The microstructure of a material intimately affects the performance of a device made from this material. The microstructure, in turn, is affected by the processing pathway used to fabricate the device. This forms the process–structure–property triangle that is central to material science. There has been increasing interest to comprehensively understand and subsequently exploit process–structure–property (PSP) relationships to design processing pathways that result in tailored microstructures exhibiting optimal properties. However, unraveling process–structure–property relationships usually requires systematic and tedious combinatorial search of process and system variables to identify the microstructures that are produced.

This is further complicated by the necessity to interrogate the properties of the huge set of corresponding microstructures. Motivated by this challenge, we focus on developing a generic methodology to establish and explore PSP pathways. We leverage recent advances in high performance computing (HPC) and high throughput computing (HTC) with the premise that a domain expert should be able to focus on domain specific PSP problems while the highly specialized HPC/HTC knowledge needed to approach such problems should be hidden from the domain expert. Our hypothesis is that PSP exploration can be naturally formulated in terms of a standard paradigm in cloud computing, namely the MapReduce programming model. We show how reformulating PSP exploration into a MapReduce workflow enables us to take advantage of advances in cloud computing while requiring minimal specialized knowledge of HPC.

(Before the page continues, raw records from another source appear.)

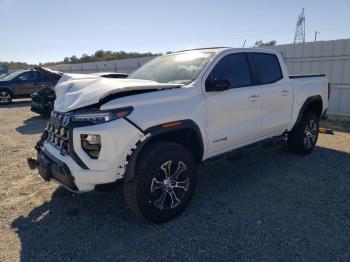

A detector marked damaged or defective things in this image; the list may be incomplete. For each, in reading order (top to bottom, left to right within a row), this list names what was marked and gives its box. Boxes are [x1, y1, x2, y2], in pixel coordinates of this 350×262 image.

wrecked vehicle [30, 72, 129, 116]
crumpled hood [54, 73, 183, 112]
wrecked vehicle [27, 47, 328, 223]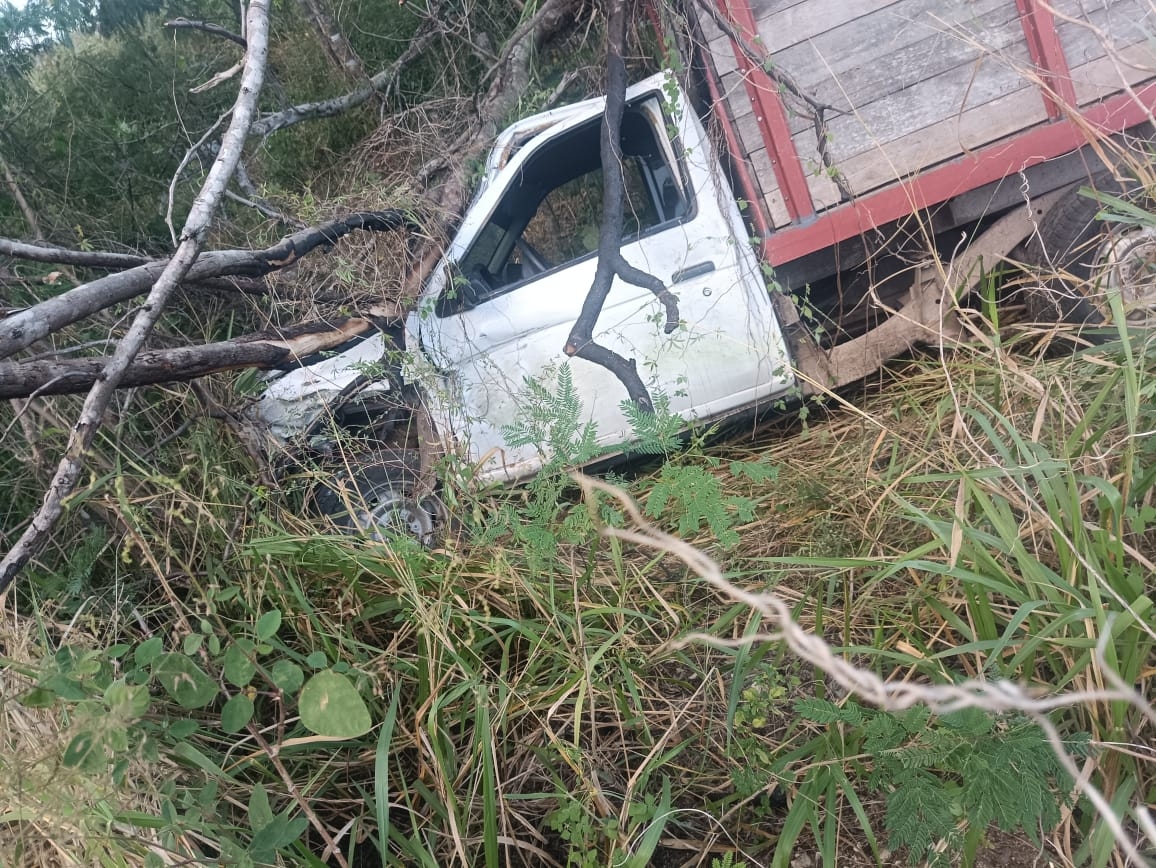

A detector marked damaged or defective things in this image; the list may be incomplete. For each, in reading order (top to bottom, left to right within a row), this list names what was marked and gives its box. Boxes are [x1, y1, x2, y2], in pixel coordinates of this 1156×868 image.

crashed vehicle [256, 0, 1152, 540]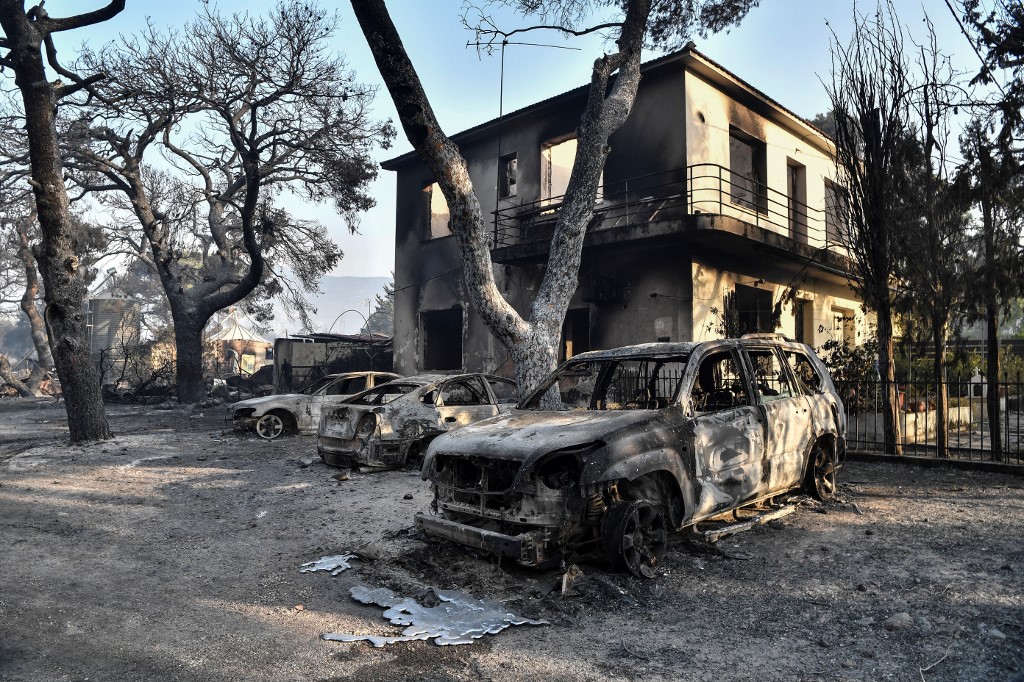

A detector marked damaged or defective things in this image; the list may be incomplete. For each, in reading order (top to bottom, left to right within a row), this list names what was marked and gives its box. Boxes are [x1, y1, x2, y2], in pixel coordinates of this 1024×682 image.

We illustrate this generic approach by exploring PSP relationships relevant to organic photovoltaics. We focus on identifying microstructural traits that correlate with specific properties of the photovoltaic process: exciton generation, exciton dissociation and charge generation. We integrate a graph-based microstructure characterization tool, and a microstructure-aware device simulator into the MapReduce workflow to automatically generate, explore and identify highly correlated microstructural traits. Identification of these microstructural traits has significant implications for designing the next generation of organic photovoltaics.